- Causal agents: Candidatus Liberibacter solanacearum
- Hosts: Potato
- Vectors: Bactericera cockerelli
- EPPO Code: LIBEPS
- Distribution: New Zealand

= Psyllid yellows =

Plant disease in potatoes

Psyllid yellows is a disease of potatoes infested by the potato/tomato psyllid, Bactericera cockerelli. The symptoms are a marked yellowing of the leaves, an upright appearance to the leaves, with severe cases resulting in early death of the plant. Tuber initiation and growth is affected. Many small tubers are formed, frequently misshaped. In some cases, the tubers seem to have lost sprouting inhibition and have begun sprouting before harvest. At later stages, the tubers sprout weakly, if at all.

It is thought that a toxin produced by the nymph stage of the psyllid causes these symptoms. If pest control occurs at an early stage of the disease, the plants appear to be able to recover.

A very similar disease has been described in tomatoes. In addition to the foliar symptoms, mature fruit is very much smaller, tends to have a pointy end, and frequently they occur in larger clusters of fruit than normal. In severe cases, the yellowing progresses to plant death. In addition to psyllid feeding, a new species of bacterium Candidatus Liberibacter solanacearum' has been associated with this disease. Capsicum crops show a similar fruit effect, but generally with no, or very little, foliar symptom.
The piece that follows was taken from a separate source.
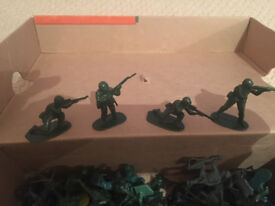 Box of small plastic soldiers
A summary of symptoms from plants in New Zealand with photos of tomato and capsicum plants:
- Symptoms in tomato plants: Include leaf curling and yellowing stunting of the plant, fruit occasionally misshapen with a strawberry like appearance. The leaf axial or stalk may also become very long and the fruit development may be uneven.
- Symptoms in capsicum plants: Include pale green or yellow leaves with spiky tips. Leaves may be misshapen. Leaf stalks may be misshapen, leaf stalks appear short, flowers may drop prematurely and parts of the plant may die back. Symptoms may vary in severity between varieties.
- Symptoms in potato tops can include these being smaller than normal, yellowing and the tops can develop a scorched appearance before premature collapse.

This same Liberibacter has recently been found in potatoes in New Zealand and in the US.

The potato disorder/disease "Zebra chip" is related in that Candidatus Liberibacter solanacearum' has been reported from Zebra Chip potatoes in both Texas and New Zealand.